Distributional Vision-Language Alignment by Cauchy-Schwarz Divergence
This work addresses the challenge of improving vision-language alignment for downstream tasks like cross-modal generation and retrieval, representing an incremental advancement by refining existing alignment methods.
The paper tackles the problem of suboptimal multimodal alignment due to distributional differences and conflicts in existing methods like CLIP, proposing CS-Aligner which integrates Cauchy-Schwarz divergence with mutual information to achieve tighter and more precise alignment, as demonstrated in text-to-image generation and cross-modality retrieval tasks.
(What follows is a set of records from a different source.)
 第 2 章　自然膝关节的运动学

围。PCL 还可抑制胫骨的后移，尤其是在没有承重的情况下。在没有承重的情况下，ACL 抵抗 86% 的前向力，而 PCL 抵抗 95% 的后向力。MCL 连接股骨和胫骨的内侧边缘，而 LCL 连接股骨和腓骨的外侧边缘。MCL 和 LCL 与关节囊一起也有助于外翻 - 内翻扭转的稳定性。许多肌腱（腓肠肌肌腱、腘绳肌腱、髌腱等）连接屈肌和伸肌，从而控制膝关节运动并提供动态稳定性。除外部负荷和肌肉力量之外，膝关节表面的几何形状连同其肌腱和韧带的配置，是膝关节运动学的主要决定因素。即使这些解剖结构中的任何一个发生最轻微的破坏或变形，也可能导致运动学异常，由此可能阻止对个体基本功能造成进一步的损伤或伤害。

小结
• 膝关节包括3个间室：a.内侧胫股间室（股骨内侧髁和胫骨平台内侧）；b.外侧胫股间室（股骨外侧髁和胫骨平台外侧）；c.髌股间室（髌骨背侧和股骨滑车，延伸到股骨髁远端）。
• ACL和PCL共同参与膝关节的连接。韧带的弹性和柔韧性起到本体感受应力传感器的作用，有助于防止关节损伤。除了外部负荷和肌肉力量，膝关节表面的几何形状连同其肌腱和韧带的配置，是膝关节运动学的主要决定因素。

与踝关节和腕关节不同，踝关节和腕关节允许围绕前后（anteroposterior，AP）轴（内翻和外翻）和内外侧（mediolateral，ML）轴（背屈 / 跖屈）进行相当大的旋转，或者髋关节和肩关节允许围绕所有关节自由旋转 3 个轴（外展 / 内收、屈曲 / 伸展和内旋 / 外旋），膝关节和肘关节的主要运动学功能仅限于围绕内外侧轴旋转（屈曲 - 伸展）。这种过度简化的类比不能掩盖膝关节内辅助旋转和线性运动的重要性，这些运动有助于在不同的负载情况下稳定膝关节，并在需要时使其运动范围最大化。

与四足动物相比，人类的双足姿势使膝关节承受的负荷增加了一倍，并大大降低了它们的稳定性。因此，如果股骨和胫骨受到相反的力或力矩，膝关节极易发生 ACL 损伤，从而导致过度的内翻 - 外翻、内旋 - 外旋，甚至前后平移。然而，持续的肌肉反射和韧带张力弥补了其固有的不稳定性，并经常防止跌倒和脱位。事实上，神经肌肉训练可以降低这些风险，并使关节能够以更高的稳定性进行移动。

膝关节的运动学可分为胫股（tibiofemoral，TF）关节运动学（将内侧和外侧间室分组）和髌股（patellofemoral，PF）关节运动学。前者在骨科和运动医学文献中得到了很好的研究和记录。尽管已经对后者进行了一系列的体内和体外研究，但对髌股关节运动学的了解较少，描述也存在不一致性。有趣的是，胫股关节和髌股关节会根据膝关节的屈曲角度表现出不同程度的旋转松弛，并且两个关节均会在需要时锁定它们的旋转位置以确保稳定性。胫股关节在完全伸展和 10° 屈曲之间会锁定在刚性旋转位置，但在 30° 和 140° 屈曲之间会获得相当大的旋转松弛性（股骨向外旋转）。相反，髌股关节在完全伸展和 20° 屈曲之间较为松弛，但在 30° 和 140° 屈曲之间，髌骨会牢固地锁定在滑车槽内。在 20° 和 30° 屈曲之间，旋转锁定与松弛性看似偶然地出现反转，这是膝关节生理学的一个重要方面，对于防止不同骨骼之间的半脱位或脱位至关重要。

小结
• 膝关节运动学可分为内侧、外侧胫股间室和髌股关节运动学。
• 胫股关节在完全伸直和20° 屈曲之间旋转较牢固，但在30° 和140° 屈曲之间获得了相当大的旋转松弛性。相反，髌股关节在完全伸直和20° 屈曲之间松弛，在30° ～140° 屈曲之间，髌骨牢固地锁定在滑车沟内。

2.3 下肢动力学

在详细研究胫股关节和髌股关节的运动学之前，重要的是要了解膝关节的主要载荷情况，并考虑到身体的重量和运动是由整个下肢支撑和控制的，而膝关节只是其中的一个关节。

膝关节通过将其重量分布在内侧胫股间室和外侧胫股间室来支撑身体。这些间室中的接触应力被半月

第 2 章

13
Multimodal alignment is crucial for various downstream tasks such as cross-modal generation and retrieval. Previous multimodal approaches like CLIP utilize InfoNCE to maximize mutual information, primarily aligning pairwise samples across modalities while overlooking distributional differences. In addition, InfoNCE has inherent conflict in terms of alignment and uniformity in multimodality, leading to suboptimal alignment with modality gaps. To overcome the limitations, we propose CS-Aligner, a novel framework that performs distributional vision-language alignment by integrating Cauchy-Schwarz (CS) divergence with mutual information. CS-Aligner captures both the global distribution information of each modality and the pairwise semantic relationships. We find that the CS divergence seamlessly addresses the InfoNCE's alignment-uniformity conflict and serves complementary roles with InfoNCE, yielding tighter and more precise alignment. Moreover, by introducing distributional alignment, CS-Aligner enables incorporating additional information from unpaired data and token-level representations, enhancing flexible and fine-grained alignment in practice. Experiments on text-to-image generation and cross-modality retrieval tasks demonstrate the effectiveness of our method on vision-language alignment.